* _DATASET EXCERPTS_:
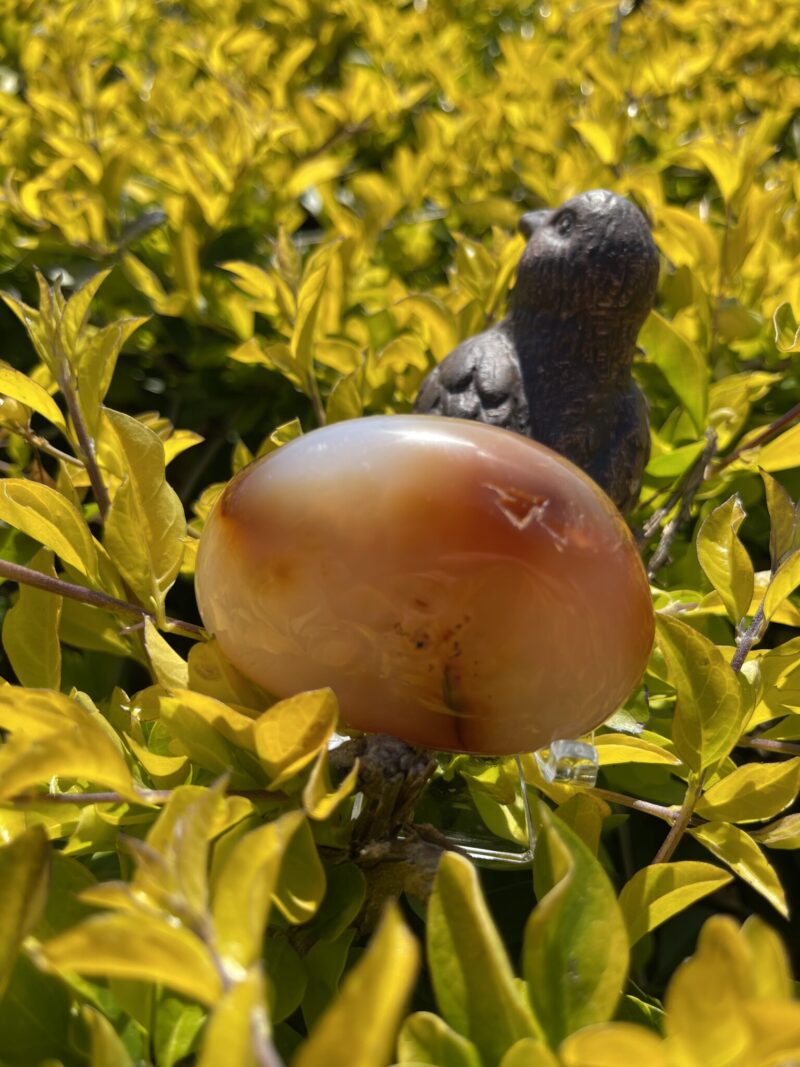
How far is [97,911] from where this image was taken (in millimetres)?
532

* * *

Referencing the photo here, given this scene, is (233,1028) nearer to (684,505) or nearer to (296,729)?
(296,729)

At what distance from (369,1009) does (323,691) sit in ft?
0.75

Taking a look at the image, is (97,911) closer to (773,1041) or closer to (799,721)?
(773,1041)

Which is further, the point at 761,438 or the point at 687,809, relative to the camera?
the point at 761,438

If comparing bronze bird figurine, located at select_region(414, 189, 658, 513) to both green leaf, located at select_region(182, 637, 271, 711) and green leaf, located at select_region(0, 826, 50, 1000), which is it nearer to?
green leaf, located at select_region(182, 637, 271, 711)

* _AIM OF THE TASK_: List, copied in full, each line of the listing above that contains the word "this".

* _ANSWER TO THE EXERCISE_:
How far is [97,911] from where this image was taken (in millimetres)?
Referencing the photo here, given this scene, is (233,1028) nearer to (684,505) or nearer to (296,729)?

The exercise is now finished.